The purpose of localisation is to make the product or content appear as if it has been developed specifically with that market segment in mind, considering their language(s) or dialect(s), cultural preferences and/or where they are located in the world.
Translation is just one of the multiple stages involved in localisation. As well as translation, localisation may consist of:
- Tailoring information about your product or service according to the preferences or consumer behaviours of a particular market segment
- Editing images for your target audience
- Making adjustments to the design and layout of your page so that the translation fits in place of the source text correctly
- Currency conversions and making sure that measurements, eg. distances and diameters, meet local standards
- Adapting contact details or dates and times to suit local conventions
- Taking local laws into consideration
So the localisation company may make changes to not only spelling and tone, but currencies, units of measurement and legal information.

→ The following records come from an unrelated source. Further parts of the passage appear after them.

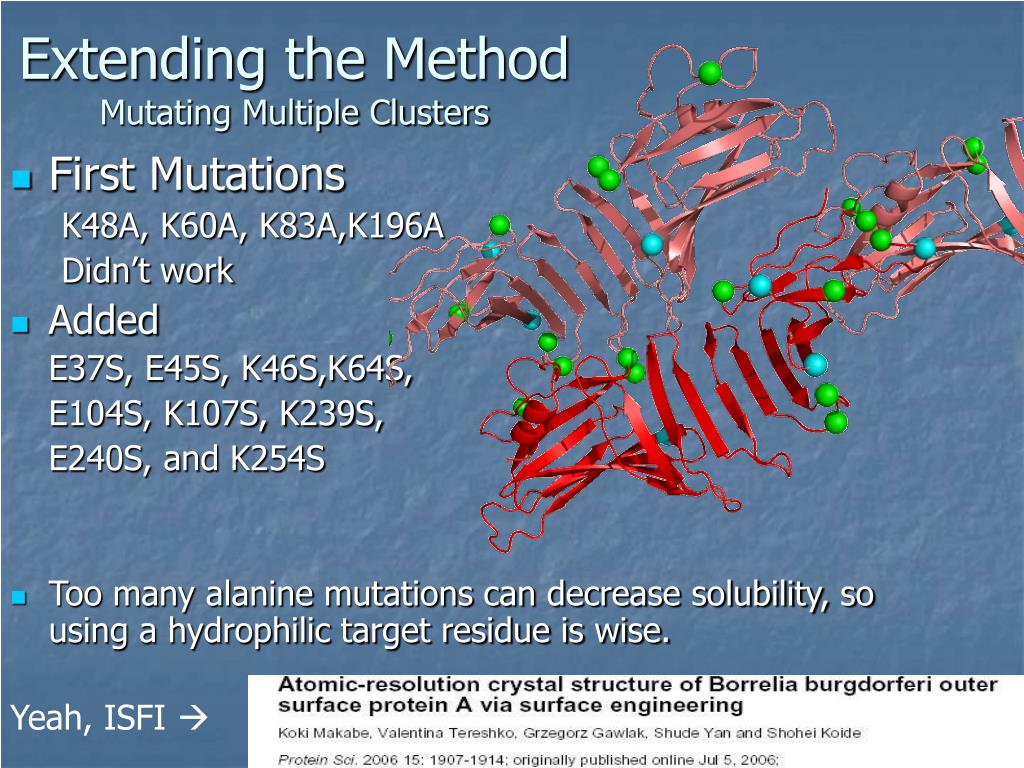 Extending the Method
Mutating Multiple Clusters

First Mutations
K48A, K60A, K83A,K196A
Didn't work

Added
E37S, E45S, K46S,K64S,
E104S, K107S, K239S,
E240S, and K254S

Too many alanine mutations can decrease solubility, so using a hydrophilic target residue is wise.

Yeah, ISFI →

Atomic-resolution crystal structure of Borrelia burgdorferi outer surface protein A via surface engineering
Koki Makabe, Valentina Tereshko, Grzegorz Gawlak, Shude Yan and Shohei Koide
Protein Sci. 2006 15: 1907-1914; originally published online Jul 5, 2006;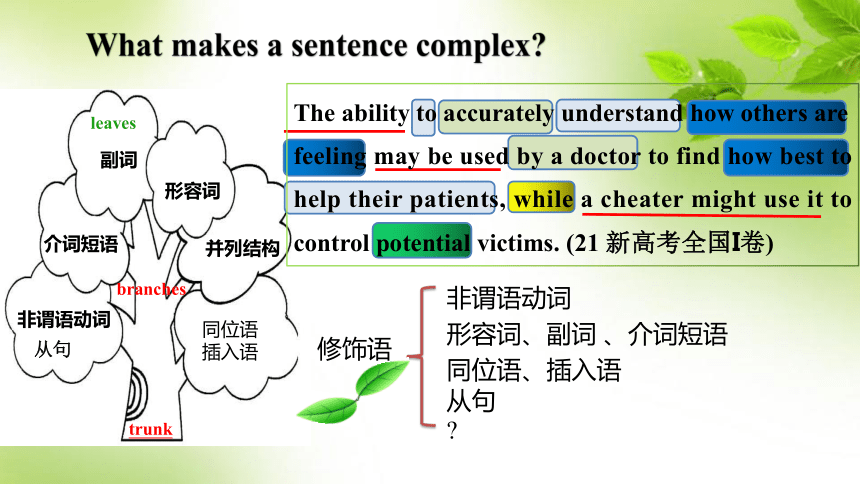 What makes a sentence complex?

leaves
副词
形容词
介词短语
并列结构
branches
非谓语动词
从句
同位语
插入语
trunk

The ability to accurately understand how others are feeling may be used by a doctor to find how best to help their patients, while a cheater might use it to control potential victims. (21 新高考全国I卷)

修饰语
非谓语动词
形容词、副词 、介词短语
同位语、插入语
从句
?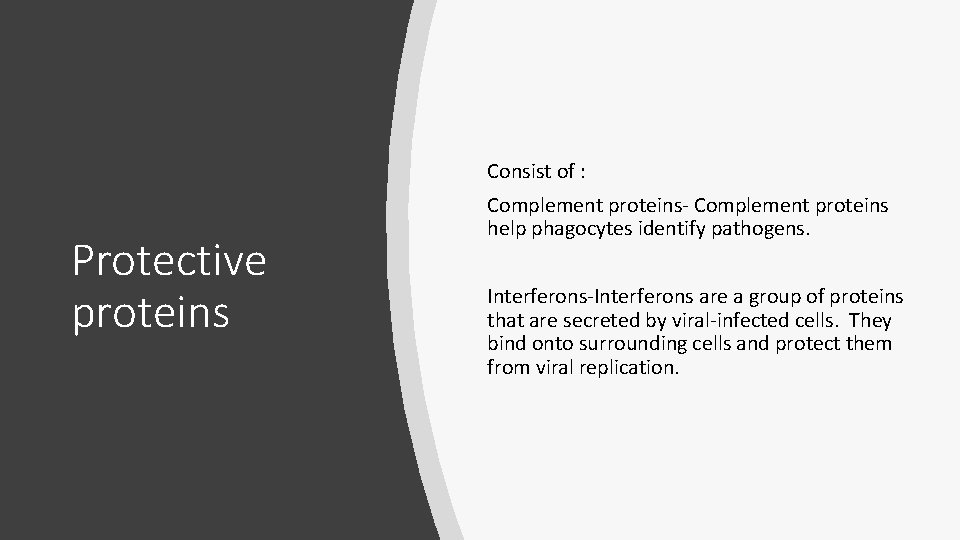 Protective proteins

Consist of :

Complement proteins- Complement proteins help phagocytes identify pathogens.

Interferons-Interferons are a group of proteins that are secreted by viral-infected cells. They bind onto surrounding cells and protect them from viral replication.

Localisation in business can include translating the user interface, user guide and/or accompanying documentation, ensuring that any graphics used and general logic are culturally suitable for the end user. There can be subtle differences between versions.
Software localisation involves translating the user interface and messaging to another language and adapting units of measurement, time and date, currencies, contact details and sometimes even file formats to suit the target audience.
Website localisation refers to making adjustments to a webpage to suit the language and culture of a market segment. This adaptation should reflect cultural and linguistic preferences from the images to the general layout and design, while still communicating the original ideas and message of the product. It’s essential that the information communicated is concise and easy to understand to avoid cultural miscommunication or causing offence.